And she made it quite clear not only to Jobbet (which was easy), but to every one else in the village, including young Caddles, that in this matter, as in all things, she meant what she said.
“Keep him employed,” said Lady Wondershoot. “That’s the tip for Master Caddles.”
“It’s the Tip, I fancy, for all Humanity,” said the Vicar. “The simple duties, the modest round, seedtime and harvest— ”
“Exactly,” said Lady Wondershoot. “What I always say. Satan finds some mischief still for idle hands to do. At any rate among the labouring classes. We bring up our under-housemaids on that principle, always. What shall we set him to do?”
That was a little difficult. They thought of many things, and meanwhile they broke him in to labour a bit by using him instead of a horse messenger to carry telegrams and notes when extra speed was needed, and he also carried luggage and packing-cases and things of that sort very conveniently in a big net they found for him. He seemed to like employment, regarding it as a sort of game, and Kinkle, Lady Wondershoot’s agent, seeing him shift a rockery for her one day, was struck by the brilliant idea of putting him into her chalk quarry at Thursley Hanger, hard by Hickleybrow. This idea was carried out, and it seemed they had settled his problem.

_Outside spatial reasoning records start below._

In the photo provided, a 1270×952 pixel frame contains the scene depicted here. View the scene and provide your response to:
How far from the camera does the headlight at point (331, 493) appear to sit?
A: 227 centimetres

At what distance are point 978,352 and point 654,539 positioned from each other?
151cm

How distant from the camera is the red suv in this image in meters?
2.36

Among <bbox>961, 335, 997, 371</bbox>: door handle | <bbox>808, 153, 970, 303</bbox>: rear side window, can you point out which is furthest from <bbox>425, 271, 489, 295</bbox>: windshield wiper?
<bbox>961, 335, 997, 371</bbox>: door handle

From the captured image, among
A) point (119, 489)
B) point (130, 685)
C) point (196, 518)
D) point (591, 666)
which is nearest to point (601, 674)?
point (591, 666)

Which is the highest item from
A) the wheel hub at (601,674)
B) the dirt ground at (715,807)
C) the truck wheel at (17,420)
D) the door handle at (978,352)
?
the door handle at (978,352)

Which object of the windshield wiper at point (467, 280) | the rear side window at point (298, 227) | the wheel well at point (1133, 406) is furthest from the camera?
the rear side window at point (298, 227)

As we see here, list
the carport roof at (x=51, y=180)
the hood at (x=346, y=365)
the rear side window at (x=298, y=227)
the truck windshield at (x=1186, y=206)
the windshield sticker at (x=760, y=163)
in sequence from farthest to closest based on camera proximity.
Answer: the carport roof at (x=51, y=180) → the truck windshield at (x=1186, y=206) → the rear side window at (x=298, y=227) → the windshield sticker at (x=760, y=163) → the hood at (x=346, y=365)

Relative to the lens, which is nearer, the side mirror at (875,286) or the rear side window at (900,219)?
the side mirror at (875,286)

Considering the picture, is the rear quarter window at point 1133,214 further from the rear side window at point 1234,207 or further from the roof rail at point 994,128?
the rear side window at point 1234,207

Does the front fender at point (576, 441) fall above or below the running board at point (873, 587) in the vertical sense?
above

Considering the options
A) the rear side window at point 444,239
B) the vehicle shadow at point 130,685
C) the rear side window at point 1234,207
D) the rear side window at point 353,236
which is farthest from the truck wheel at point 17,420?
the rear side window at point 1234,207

He worked in the chalk pit, at first with the zest of a playing child, and afterwards with an effect of habit— delving, loading, doing all the haulage of the trucks, running the full ones down the lines towards the siding, and hauling the empty ones up by the wire of a great windlass— working the entire quarry at last single-handed.
I am told that Kinkle made a very good thing indeed out of him for Lady Wondershoot, consuming as he did scarcely anything but his food, though that never restrained her denunciation of “the Creature” as a gigantic parasite upon her charity… .
At that time he used to wear a sort of smock of sacking, trousers of patched leather, and iron-shod sabots. Over his head was sometimes a queer thing— a worn-out beehive straw chair it was, but usually he went bareheaded. He would be moving about the pit with a powerful deliberation, and the Vicar on his constitutional round would get there about midday to find him shamefully eating his vast need of food with his back to all the world.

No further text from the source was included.